++++ DOCUMENT EXCERPT

The Territorial Source Principle and the Freelance Planner

Hong Kong’s tax system is built on the territorial source principle. Section 14 of the Inland Revenue Ordinance (Cap. 112) charges profits tax on any person who carries on a trade, profession, or business in Hong Kong, in respect of profits “arising in or derived from” Hong Kong. For a freelance event planner, the first question is whether they are “carrying on business” in Hong Kong. This is almost always answered in the affirmative if they have a physical office, a Hong Kong bank account, and a local client base.

The second, more nuanced question is the source of the specific profit. The leading case of CIR v. Hang Seng Bank Ltd [1991] 1 HKRC 90-057 established that the source of a profit is determined by identifying the operations that produced it. For a service provider, this typically means the location where the services are performed. For a commission agent, the source is the place where the contract for the commission was secured and the services rendered. This distinction is critical for the event planner, as the “operations” for a venue commission (securing the venue, negotiating the contract) are distinct from the “operations” for an equipment rental (purchasing, maintaining, and delivering the physical goods).

++++++++

REQUIREMENT 1: Render this sentence from the passage on Hong Kong's territorial source principle into Spanish: "For a service provider, this typically means the location where the services are performed."
REQUIREMENT 2: According to the passage on Hong Kong's territorial source principle, which leading case held that a profit's source is found by identifying the operations that produced it?
REQUIREMENT 3: Resume the passage on Hong Kong's territorial source principle, starting right after its final sentence.

++++ EXCERPTED DATA

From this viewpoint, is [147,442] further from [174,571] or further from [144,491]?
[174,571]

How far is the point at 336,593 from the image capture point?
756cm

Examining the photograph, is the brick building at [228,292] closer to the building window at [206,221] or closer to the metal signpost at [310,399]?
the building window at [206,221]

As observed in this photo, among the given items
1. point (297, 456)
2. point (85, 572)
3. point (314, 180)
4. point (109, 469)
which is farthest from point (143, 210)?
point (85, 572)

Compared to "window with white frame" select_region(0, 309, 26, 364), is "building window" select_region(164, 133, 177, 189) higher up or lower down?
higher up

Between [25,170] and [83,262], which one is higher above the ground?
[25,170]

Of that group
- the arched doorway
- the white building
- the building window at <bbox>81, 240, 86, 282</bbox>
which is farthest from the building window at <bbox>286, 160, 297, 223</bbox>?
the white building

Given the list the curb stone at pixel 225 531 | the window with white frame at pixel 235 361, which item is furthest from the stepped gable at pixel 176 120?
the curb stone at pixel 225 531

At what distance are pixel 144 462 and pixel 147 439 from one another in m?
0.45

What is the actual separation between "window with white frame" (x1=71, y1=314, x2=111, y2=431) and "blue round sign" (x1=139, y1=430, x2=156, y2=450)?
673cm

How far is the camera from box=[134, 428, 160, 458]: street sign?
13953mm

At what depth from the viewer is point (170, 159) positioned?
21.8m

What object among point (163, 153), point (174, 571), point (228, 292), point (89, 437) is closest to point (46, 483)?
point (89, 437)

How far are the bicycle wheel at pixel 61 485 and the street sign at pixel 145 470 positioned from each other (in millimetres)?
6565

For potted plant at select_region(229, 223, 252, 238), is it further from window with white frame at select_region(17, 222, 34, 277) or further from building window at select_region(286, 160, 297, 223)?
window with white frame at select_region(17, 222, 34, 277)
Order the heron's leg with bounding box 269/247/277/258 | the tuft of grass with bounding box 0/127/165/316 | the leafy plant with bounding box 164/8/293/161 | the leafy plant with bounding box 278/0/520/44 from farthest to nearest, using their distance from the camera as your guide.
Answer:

++++++++

RESPONSE 1: Para un proveedor de servicios, esto suele significar el lugar donde se prestan los servicios.

RESPONSE 2: CIR v. Hang Seng Bank Ltd [1991] 1 HKRC 90-057.

RESPONSE 3:
Venue Commissions: Service Income Sourced in Hong Kong

A venue commission is typically a percentage of the total event spend paid by the venue to the planner for bringing the client. The planner’s “operations” here are the act of sourcing the venue, negotiating the contract, and coordinating the event. If all these activities occur within Hong Kong, the commission is clearly profits tax chargeable under Section 14. The IRD’s Departmental Interpretation and Practice Notes (DIPN) No. 21 on “The Locality of Profits” confirms that for service fees, the source is generally where the services are performed.

For a freelance planner, this means that 100% of venue commissions earned from Hong Kong venues for Hong Kong events are assessable. The only potential deduction is for direct expenses incurred in earning that commission, such as travel to inspect the venue. The IRD does not allow a deduction for notional rent or the planner’s own time. The standard profits tax rate for corporations is 16.5%, but for unincorporated businesses (the typical freelance structure), it is a progressive rate: the first HKD 2,000,000 of assessable profits are taxed at 7.5%, with the remainder at 15%. For the 2024/25 year of assessment, the basic allowance for a single person is HKD 132,000, but this is a salaries tax concept, not a profits tax one. The planner must file a tax return (BIR51 for individuals) and report the commission as “Profits from trade, profession or business.”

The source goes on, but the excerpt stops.